|Google CEO Eric Schmidt|
at Activate 2010.
The Google CEO sees a future for newspapers -- an online one -- once we get over the hump of shifting from analog revenue to digital. (Dollars in the former are now pennies in the latter as advertising moves to the Internet)
"We're in one of those transition periods, and it's very painful," he said last week in an interview with Alan Rusbridger, editor of The Guardian, at the UK newspaper's Activate 2010, a conference held in London to discuss technology and the future. (You have to go here to view the interview, since I couldn't embed it, but it's worth the trip.)

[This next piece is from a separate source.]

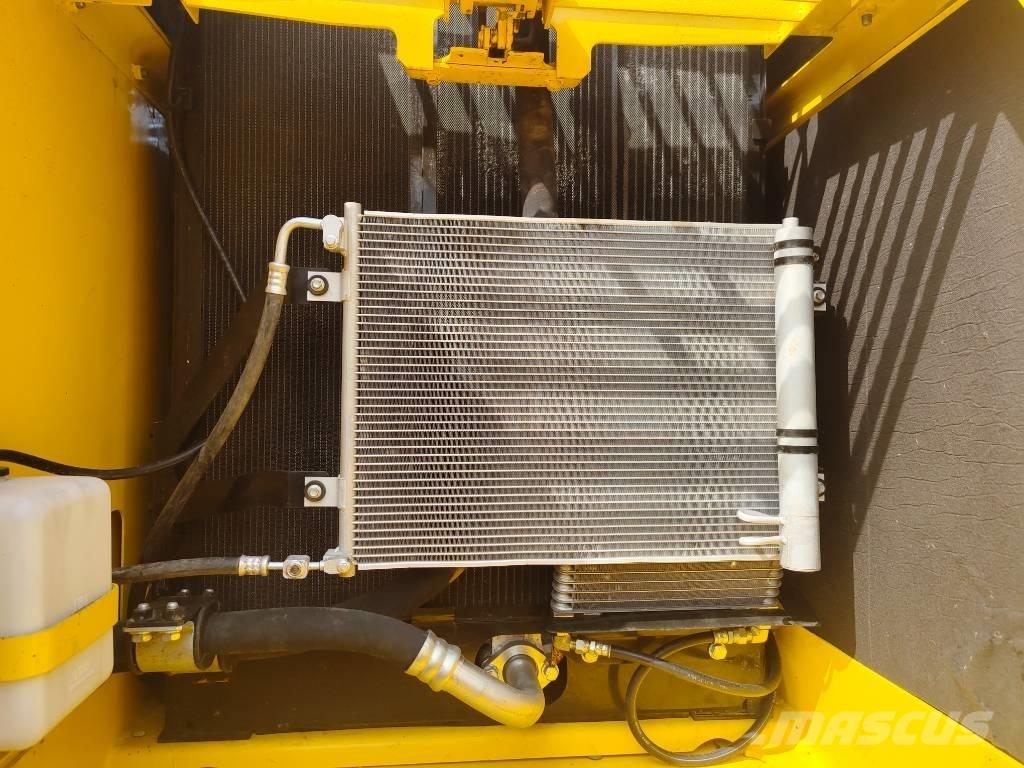 Komatsu PC 240 Escavadeiras de esteiras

"What does the news-reading experience look like some number of years from now?" Schmidt asks. "Well, it's clearly going to be on one of these digital devices because you carry it everywhere." It will offer deep dives in reads as well as targeted ads; it will be presented in full color and with video.
"It'll know what you read and so it'll show you what's changed, as opposed to repeating things over and over again," he said. "The newspaper often tells me things I already know, cause I already read it and they forgot I know it because it's static, not dynamic.
"But the most important thing," he added, "is it will be highly personal." (Just days before Schmidt's appearance at Activate 2010, Google News was redesigned to offer a personalized collection of stories under the heading "News for You" that users can build using keywords.)
And Google's role in newspapers' future? To offer the various components of this brave new world for media companies to choose from and build their business and content models.
And that's where Schmidt and the company have me and other laid-off ink-stained wretches covered: "I believe that ultimately not only will the revenue be replaced [in the shift from analog to digital] but I think it will be higher. And the reason I believe that is ultimately the medium is more personal."
Thanks for the upbeat outlook, Mr. Schmidt.